#### [Vorliegender Text]
- - - -
Zahnmediziner und Diabetologen in einem Boot
Das Risiko, während seines Lebens an Diabetes mellitus zu erkranken, beträgt rund 25 Prozent. Etwa zehn Prozent dieser Patienten leiden an dem Diabetes-Typ-1, der auch als frühkindlicher oder juveniler Diabetes bezeichnet wird, aber manchmal auch erst im Erwachsenenalter durch einen Zufall erkannt wird. Ursache dieser Diabetesform ist ein Mangel an hormoneller Sekretion des Insulins aus den Langerhans’schen Inseln in der Pankreas. Die weitaus häufiger (90 Prozent) auftretende Variante (Diabetes-Typ-2) wird auch als erworbener Diabetes oder Altersdiabetes bezeichnet und tritt meistens als Folge diverser Risikofaktoren wie Übergewicht, Hypertonus, Cholesterinwerterhöhung oder Bewegungsmangel auf.
- - - -
(Einträge aus dem Datensatz)
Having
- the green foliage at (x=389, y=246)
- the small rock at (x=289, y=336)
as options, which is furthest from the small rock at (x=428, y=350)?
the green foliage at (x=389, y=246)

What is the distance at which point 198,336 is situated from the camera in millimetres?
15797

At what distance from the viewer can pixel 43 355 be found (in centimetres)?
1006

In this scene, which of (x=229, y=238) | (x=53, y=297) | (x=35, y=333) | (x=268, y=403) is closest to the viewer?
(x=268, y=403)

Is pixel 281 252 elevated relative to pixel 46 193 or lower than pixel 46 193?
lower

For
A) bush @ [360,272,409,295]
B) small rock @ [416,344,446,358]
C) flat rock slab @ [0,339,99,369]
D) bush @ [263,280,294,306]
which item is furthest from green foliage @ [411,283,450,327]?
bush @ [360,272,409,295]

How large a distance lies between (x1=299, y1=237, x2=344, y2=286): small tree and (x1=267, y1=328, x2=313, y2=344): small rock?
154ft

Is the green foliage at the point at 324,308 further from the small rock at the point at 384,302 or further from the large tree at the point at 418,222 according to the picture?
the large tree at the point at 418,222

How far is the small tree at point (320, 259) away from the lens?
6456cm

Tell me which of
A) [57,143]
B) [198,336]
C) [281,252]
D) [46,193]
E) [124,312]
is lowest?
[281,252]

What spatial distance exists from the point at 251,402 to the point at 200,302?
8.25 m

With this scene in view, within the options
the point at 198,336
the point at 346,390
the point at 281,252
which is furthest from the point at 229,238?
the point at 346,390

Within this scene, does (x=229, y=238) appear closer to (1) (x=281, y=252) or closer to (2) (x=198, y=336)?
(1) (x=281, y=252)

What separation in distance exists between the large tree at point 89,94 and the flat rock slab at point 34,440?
- - - -
#### [Bitte bearbeiten]
1. Beantworte zum Text über Diabetes kurz diese Fragen:
(a) Wie hoch ist das Risiko, im Laufe des Lebens an Diabetes mellitus zu erkranken?
(b) Was ist die Ursache des Diabetes-Typ-1?
(c) Welche Risikofaktoren werden für den Diabetes-Typ-2 genannt?
2. Schreib aus dem Text über Diabetes genau ab, beginnend bei „Zahnmediziner und Diabetologen“ und endend bei „oder Bewegungsmangel auf.“.
Die Einträge haben mit dem Text nichts zu tun.

#### [Lösungen]
1.
(a) Rund 25 Prozent.
(b) Ein Mangel an hormoneller Sekretion des Insulins aus den Langerhans’schen Inseln in der Pankreas.
(c) Übergewicht, Hypertonus, Cholesterinwerterhöhung und Bewegungsmangel.

2.
Zahnmediziner und Diabetologen in einem Boot
Das Risiko, während seines Lebens an Diabetes mellitus zu erkranken, beträgt rund 25 Prozent. Etwa zehn Prozent dieser Patienten leiden an dem Diabetes-Typ-1, der auch als frühkindlicher oder juveniler Diabetes bezeichnet wird, aber manchmal auch erst im Erwachsenenalter durch einen Zufall erkannt wird. Ursache dieser Diabetesform ist ein Mangel an hormoneller Sekretion des Insulins aus den Langerhans’schen Inseln in der Pankreas. Die weitaus häufiger (90 Prozent) auftretende Variante (Diabetes-Typ-2) wird auch als erworbener Diabetes oder Altersdiabetes bezeichnet und tritt meistens als Folge diverser Risikofaktoren wie Übergewicht, Hypertonus, Cholesterinwerterhöhung oder Bewegungsmangel auf.